Based on that I will need to update my transpiler, even though I don’t know yet how an alternative expression could look like to handle the two nullability cases within one access chain. Likely I need to promote all !! to ? accesses if there is a previous ? access in the chain.

Your interpretation is correct.

I’m not sure about the rationale, but it may be related to the fact that Kotlin allows extension functions on nullable receiver. Such functions should be still executed in such chain of calls.

Some options to use in your specific example:

fun getText(i:Int): String? {
    return getContainer()?.let { it.lookup!![i] } 
}
fun getText(i:Int): String? {
    val container = getContainer() ?: return null
    return container.lookup!![i]
}
fun getText(i:Int): String? {
    return getContainer()?.lookup?.get(i)
}

If you rewrote your code so that lookup is not nullable, you would notice that you still cannot use the indexed access operator directly, because getContainer()?.lookup is nullable, however you could remove !! operator in the examples above.

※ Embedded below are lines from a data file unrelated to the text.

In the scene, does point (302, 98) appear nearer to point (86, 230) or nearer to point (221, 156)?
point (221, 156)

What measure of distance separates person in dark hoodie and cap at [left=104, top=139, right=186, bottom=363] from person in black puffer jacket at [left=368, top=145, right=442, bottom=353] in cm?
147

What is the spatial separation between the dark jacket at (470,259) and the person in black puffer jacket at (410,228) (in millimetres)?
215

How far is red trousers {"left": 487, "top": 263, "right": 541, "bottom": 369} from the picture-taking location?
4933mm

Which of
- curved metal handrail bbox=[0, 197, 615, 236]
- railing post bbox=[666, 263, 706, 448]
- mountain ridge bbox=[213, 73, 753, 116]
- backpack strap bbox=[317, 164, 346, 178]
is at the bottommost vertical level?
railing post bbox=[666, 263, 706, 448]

Thanks for confirming my assumption. At least for some places I was able to get now variant 3 of your solution proposal. The other two are hard to achieve in my use case of transpiling from a different codebase. I have expressions like getContainer()?.lookup[index] in my TypeScript codebase and rewriting it to let or additional locals is not easy so I went for the approach of having a ?.get() call now.

The nullable receiver feature sounds reasonable why further evaluation might be done. I guess Kotlin could detect my scenario (as there is no nullable receiver) and rather emit code which results in a null result of the expression, but it might also be rather a corner case which does not justify the effort of maintaining the detection of it.

Unfortunately the ?.get() solution might hide some scenarios where container is not null but the lookup is, but for the actual application logic this should not matter. It rather hides that some expectations are maybe not fulfilled which could indicate a bug.

Let’s see if some of the involved experts in this feature/behavior can shed some additional light to it :smile:

Just to add a runnable example for people to play with:

fun nullableFun1(): String? = "not null".also { println("1") }
val String.nullableProp2: String? get() = null.also { println("2") }
fun String.nullableFun3(): String? = "not null".also { println("3") } // Try swapping out "not null" and 'null' to pick which step will eval to null.
val String.nullableProp4: String? get() = "not null".also { println("4") }

fun main() {
    nullableFun1()
        ?.nullableProp2
        ?.nullableFun3()!!
        .nullableProp4 // In your example, this is an `operator fun get(index: Int)`

    println("Done")
}

As you noticed, Kotlin is not halting evaluation for the entire line but instead returns null for each step and continues.

I’m not well experienced with null-safe calls in other languages but to me, it feels pretty natural to return null instead of assuming evaluation should stop. Just because I got a null along the way does not mean the rest of my expression is useless, I need that null! :stuck_out_tongue_winking_eye:

^ That feeling of mine is probably due to how useful null is in Kotlin (which isn’t pure null for declarations since you’re working with null UNION SomeOtherType). Maybe in those languages, once you get null you’re likely done with the expression? And just to round out the idea: How does one perform nullsafe calls and continue in TypeScript or C#? EDIT: I imagine lots of parentheses would be required.